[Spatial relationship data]
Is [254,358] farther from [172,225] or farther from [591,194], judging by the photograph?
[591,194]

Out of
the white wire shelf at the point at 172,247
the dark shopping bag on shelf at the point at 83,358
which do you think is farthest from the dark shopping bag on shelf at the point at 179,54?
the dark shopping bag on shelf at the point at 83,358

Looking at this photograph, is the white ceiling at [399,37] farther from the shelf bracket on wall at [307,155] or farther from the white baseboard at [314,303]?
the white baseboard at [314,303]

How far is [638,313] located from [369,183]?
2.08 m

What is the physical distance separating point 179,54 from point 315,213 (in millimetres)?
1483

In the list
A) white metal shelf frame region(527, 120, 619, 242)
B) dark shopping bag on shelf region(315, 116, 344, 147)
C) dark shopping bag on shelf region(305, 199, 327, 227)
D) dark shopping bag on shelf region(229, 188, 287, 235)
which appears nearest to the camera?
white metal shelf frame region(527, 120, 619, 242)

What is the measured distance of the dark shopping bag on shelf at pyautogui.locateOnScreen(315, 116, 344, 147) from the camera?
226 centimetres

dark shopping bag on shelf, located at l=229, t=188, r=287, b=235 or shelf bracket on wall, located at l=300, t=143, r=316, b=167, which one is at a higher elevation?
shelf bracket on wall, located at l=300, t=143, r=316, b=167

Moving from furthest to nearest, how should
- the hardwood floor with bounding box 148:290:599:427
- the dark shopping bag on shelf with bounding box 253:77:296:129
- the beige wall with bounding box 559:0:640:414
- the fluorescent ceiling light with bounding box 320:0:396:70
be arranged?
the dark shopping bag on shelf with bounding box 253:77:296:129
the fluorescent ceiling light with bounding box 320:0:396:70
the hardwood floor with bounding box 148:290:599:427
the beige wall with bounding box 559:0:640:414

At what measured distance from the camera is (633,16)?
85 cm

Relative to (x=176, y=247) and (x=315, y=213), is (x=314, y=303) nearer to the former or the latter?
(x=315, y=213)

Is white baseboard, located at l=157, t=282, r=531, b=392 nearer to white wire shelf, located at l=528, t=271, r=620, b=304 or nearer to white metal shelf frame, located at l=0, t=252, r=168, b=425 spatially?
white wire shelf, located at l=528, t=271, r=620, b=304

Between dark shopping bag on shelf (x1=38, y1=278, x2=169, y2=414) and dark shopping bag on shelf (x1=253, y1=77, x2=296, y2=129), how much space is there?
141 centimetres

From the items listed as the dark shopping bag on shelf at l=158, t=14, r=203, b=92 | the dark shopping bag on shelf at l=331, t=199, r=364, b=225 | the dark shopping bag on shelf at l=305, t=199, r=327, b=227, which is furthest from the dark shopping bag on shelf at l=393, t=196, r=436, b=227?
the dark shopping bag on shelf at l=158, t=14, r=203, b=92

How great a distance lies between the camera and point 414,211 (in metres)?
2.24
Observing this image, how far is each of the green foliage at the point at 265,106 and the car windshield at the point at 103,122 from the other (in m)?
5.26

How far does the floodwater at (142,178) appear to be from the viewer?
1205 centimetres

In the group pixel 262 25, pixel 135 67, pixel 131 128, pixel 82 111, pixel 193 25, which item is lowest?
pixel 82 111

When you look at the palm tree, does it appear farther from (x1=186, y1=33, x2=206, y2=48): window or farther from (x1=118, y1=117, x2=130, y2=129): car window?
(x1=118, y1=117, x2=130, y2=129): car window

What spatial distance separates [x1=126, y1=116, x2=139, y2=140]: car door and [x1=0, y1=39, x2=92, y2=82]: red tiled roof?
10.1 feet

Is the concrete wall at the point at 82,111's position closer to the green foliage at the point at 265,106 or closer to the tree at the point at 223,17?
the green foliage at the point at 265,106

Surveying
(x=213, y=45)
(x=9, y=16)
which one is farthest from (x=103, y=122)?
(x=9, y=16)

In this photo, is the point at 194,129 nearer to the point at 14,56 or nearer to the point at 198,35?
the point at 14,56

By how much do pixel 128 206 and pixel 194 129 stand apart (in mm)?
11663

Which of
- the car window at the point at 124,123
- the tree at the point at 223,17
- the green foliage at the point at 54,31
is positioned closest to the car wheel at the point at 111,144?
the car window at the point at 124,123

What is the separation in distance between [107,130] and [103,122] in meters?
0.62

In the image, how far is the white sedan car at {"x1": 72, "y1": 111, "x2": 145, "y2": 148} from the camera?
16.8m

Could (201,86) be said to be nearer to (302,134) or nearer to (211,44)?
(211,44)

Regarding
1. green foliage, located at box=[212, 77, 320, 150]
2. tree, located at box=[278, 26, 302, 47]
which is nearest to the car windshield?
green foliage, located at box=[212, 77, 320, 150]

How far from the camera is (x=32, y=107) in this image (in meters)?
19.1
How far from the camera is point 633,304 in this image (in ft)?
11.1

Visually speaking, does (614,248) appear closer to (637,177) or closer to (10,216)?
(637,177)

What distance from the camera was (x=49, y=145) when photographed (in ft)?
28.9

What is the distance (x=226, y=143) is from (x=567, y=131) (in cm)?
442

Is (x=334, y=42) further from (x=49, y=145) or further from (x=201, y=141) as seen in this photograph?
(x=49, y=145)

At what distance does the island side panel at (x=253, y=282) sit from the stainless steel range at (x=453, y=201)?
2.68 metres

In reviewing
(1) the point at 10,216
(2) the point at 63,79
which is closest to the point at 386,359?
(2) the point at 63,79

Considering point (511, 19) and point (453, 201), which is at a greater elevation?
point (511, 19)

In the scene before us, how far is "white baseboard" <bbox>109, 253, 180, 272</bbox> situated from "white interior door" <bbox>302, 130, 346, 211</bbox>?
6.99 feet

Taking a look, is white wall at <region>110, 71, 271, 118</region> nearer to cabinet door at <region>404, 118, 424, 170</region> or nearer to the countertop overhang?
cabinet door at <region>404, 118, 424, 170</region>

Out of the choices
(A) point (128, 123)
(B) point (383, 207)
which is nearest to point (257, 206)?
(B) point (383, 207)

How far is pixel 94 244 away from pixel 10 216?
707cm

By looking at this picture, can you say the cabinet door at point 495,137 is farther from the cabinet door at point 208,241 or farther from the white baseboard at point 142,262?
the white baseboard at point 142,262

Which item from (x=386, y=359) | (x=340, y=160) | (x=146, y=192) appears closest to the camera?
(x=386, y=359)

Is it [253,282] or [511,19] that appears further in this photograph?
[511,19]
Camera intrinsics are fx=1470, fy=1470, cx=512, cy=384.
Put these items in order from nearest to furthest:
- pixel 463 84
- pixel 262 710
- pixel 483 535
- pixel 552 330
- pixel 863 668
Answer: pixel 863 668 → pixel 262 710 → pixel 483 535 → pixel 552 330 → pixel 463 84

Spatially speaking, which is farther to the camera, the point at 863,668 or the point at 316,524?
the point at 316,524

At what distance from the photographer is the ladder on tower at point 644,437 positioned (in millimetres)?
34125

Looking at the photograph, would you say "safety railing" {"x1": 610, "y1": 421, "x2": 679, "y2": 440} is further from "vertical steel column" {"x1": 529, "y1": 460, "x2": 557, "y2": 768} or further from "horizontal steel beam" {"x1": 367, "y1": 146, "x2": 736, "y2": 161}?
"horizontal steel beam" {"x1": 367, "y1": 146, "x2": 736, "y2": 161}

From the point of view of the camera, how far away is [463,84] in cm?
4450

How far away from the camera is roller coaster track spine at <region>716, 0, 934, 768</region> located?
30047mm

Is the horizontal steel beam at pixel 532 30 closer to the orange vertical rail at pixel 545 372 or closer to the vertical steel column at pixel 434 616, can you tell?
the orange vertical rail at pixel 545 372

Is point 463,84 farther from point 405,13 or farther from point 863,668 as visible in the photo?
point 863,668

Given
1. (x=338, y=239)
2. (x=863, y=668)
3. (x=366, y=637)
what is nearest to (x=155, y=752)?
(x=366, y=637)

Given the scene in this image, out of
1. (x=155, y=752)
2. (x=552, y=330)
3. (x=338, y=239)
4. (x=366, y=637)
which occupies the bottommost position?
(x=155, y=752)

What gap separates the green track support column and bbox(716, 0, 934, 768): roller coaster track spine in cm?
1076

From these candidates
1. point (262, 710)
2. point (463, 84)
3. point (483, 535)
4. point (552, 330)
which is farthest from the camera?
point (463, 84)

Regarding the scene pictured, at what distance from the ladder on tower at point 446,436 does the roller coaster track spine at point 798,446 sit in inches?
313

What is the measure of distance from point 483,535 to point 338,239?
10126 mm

- _What is asked_
Express the records as a JSON array of strings, one string per line, with blank lines omitted. Start at the line containing "Taking a look, is" and end with the line containing "Answer: pixel 863", including both of those lines.

- _Task solution_
[
  "Taking a look, is white wall at <region>110, 71, 271, 118</region> nearer to cabinet door at <region>404, 118, 424, 170</region> or nearer to the countertop overhang?",
  "cabinet door at <region>404, 118, 424, 170</region>",
  "Out of the choices",
  "(A) point (128, 123)",
  "(B) point (383, 207)",
  "which is nearest to point (257, 206)?",
  "(B) point (383, 207)",
  "How far is pixel 94 244 away from pixel 10 216?",
  "707cm",
  "By looking at this picture, can you say the cabinet door at point 495,137 is farther from the cabinet door at point 208,241 or farther from the white baseboard at point 142,262?",
  "the white baseboard at point 142,262",
  "Which item from (x=386, y=359) | (x=340, y=160) | (x=146, y=192) appears closest to the camera?",
  "(x=386, y=359)",
  "Is it [253,282] or [511,19] that appears further in this photograph?",
  "[511,19]",
  "Camera intrinsics are fx=1470, fy=1470, cx=512, cy=384.",
  "Put these items in order from nearest to furthest:",
  "- pixel 463 84",
  "- pixel 262 710",
  "- pixel 483 535",
  "- pixel 552 330",
  "- pixel 863 668",
  "Answer: pixel 863 668 → pixel 262 710 → pixel 483 535 → pixel 552 330 → pixel 463 84"
]